Tuesday, January 29, 2008

French Toast with Maple Roasted Bacon



For the French Toast:
Loaf of French Bread sliced into 1/2''-1'' slices (diagonally)
5 eggs
splash of milk
1/4 cup of sugar
1 tbsp of cinnamon
pinch of salt and pepper
Maple syrup to drizzle over the top
Butter to top it and for the pan


For the Bacon:
1 lb of bacon
1/4 cup of sugarfree maple syrup
1/4-1/2 tsp of pepper (your preference)


French Toast:

Mix the cinnamon and sugar. Dump in 1/4 of the cinnamon/sugar mixture into the eggs and scramble them up really good with the milk. Add salt and pepper. Roll the bread in the egg mixture coating all sides and pan fry in melted butter until golden brown. Top the pieces with sprinkles of cinnamon/sugar, light coating of butter, and maple syrup.



Maple Roasted Bacon:

Preheat the oven to 350. Mix the maple syrup and the pepper together and stir.

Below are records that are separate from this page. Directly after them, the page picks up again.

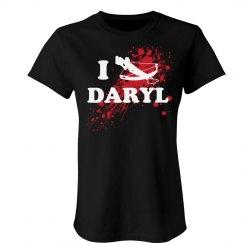 I Crossbow Heart Daryl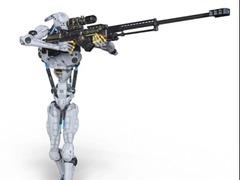 军事AI化正重塑未来战争图景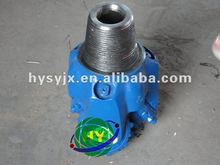 API HuanYu supply 2012 newest oil field drill bit for well drilling exploration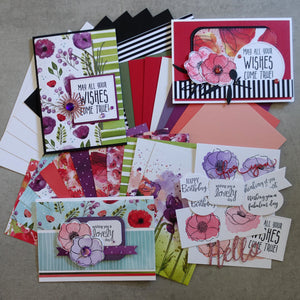 STAMPIN' UP! PAINTED POPPIES PRETTY FLOWERS FLORAL CARDMAKING PACK 45+ PIECES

Cover two baking sheets with tin foil and coat with nonstick spray. Lay strips of bacon out in a single layer and brush the bacon with the peppered maple syrup. Bake for 10 minutes and flip the bacon and then brush the other side. Bake for 10 more minutes, or until the desired crispiness is reached.



Enjoy! :)

Tuesday, January 22, 2008

Easy Birthday Cake




Don't laugh ya'll - but this was my first attempt at piping LETTERS onto a cake! :)


This is a chocolate cake with white frosting.

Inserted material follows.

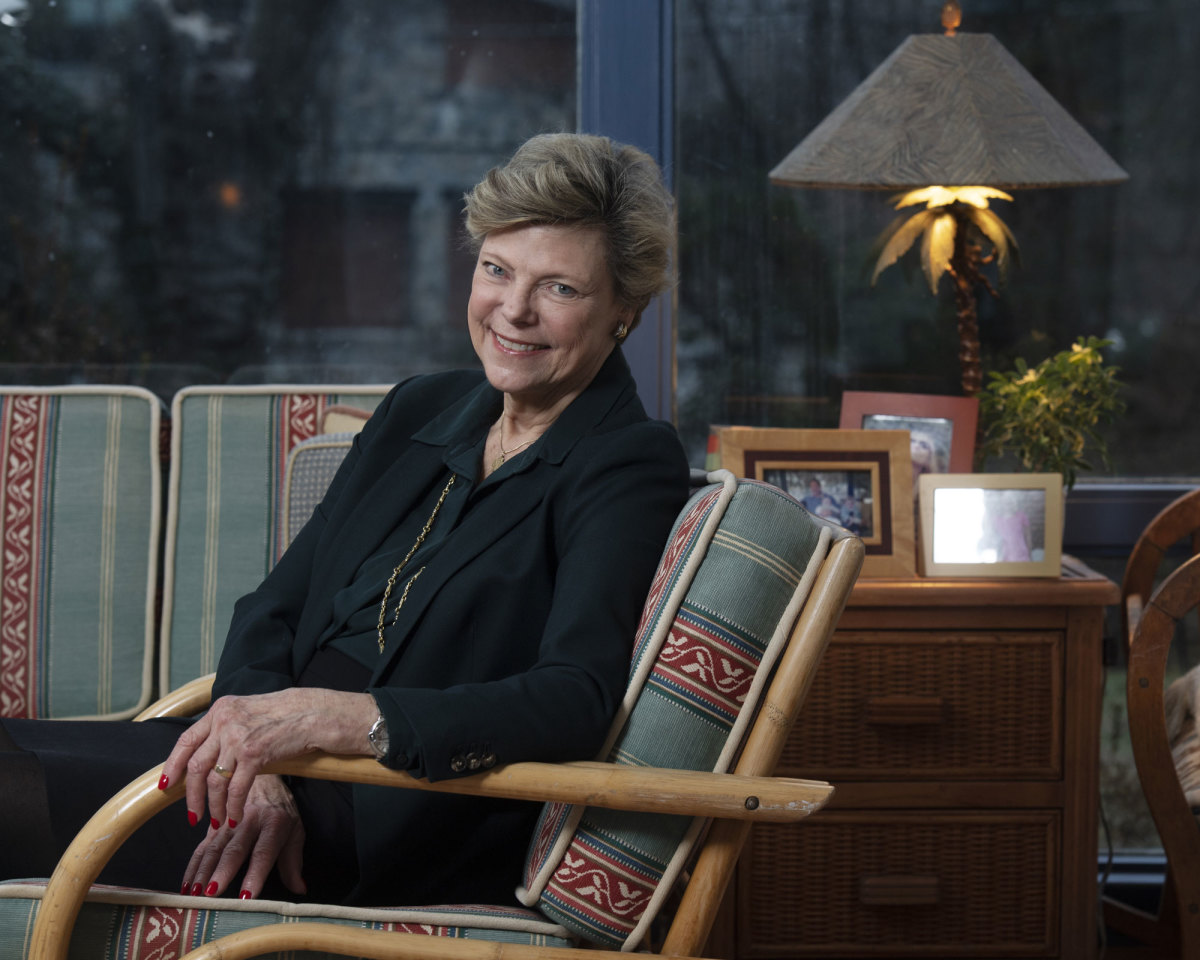 Cokie Roberts, People We Lost in 2019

Here was the recipe I used:


1 Triple Chocolate Fudge cake mix

1/2 cup of unsweetened applesauce

3 eggs

1 & 1/3 cup of water

1 cup of light sour cream

1 small package of instant chocolate pudding


1 tub of vanilla whipped frosting

1 tsp vanilla

4-8 drops of blue food coloring (optional - for the icing)




Baked at 325 for about 20-25 minutes.


Enjoy!


Tuesday, January 8, 2008

Chocolate Fudge


Chocolate Fudge




1 stick of butter
1/2 lb of velveeta cheese cut into tiny chunks

1 tsp of vanilla
1/2 cup of chopped pecans

1/2 cup cocoa powder

2 (1 lb) boxes of Confectionary sugar


Melt the first two ingredients in a skillet over low to medium heat. Once smooth, stir in the vanilla and pecans. Dump the powdered sugar and cocoa powder into a large mixing bowl and pour in the cheesy. Stir it in until the mixture gets cool enough you can handle and kneed with your hands until it comes together as fudge. Pat it into a greased pan. You CAN cut it immediately and serve, but it cuts easier if you wait 5-10 minutes before removing it from platter.

Enjoy!


Peanut Butter Fudge


Peanut Butter Fudge



1 stick of butter

1/2 lb of velveeta cheese cut into tiny chunks

1 cup of peanut butter

1 tsp of vanilla

1/2 cup of chopped pecans

2 (1 lb) boxes of Confectionary sugar



Melt the first three ingredients in a skillet over low to medium heat. Once smooth, stir in the vanilla and pecans. Dump the powdered sugar into a large mixing bowl and pour in the peanut butter mixture. Stir it in until the mixture gets cool enough you can handle and kneed with your hands until it comes together as fudge. Pat it into a greased pan and wait at least 30 minutes before cutting and removing from platter. If you have a whole lot of butter and it runs out the top while youre patting it down into your pan, feel free to blot it with a papertowel.


Enjoy!


Homemade Reese cups


Reese cups



1 cup of melted butter

1 cup of reeses peanut butter

1 (1lb) box of confectionary sugar


1/2 cup of melted milk chocolate chips



Mix the first three ingredients together and roll into little balls. (I put them in mini muffin papers) and then spoon over the melted chocolate and let them set.


Enjoy!



Sausage balls

Sausage balls

  • 1 lb of Extra Sharp Cheddar Cheese
  • 1 lb of Regular breakfast sausage (Mild or hot)
  • 3 cups of biscuit mix


Dump everything in a bowl (with the sausage raw) and mix with your hands and kneed everything until it comes together and isn't too dry or too wet. Sometimes the consistency varies because of other factors ( i.e. weather, altitude, etc). You can add up to 1 cup extra of biscuit mix if its too wet and add up to 1/4 cup of milk if its too dry. Roll into little balls or use a 1 tbsp ice cream scoop (like you use for cookies) and scoop out onto a greased pan. I line mine with tinfoil and spray the tinfoil. Bake 18-20 minutes at 350.

You can precook your sausage, but then you have to wait on the grease to cool and its a bigger mess. If you precook your sausage, you only need to cook them about 10-12 minutes.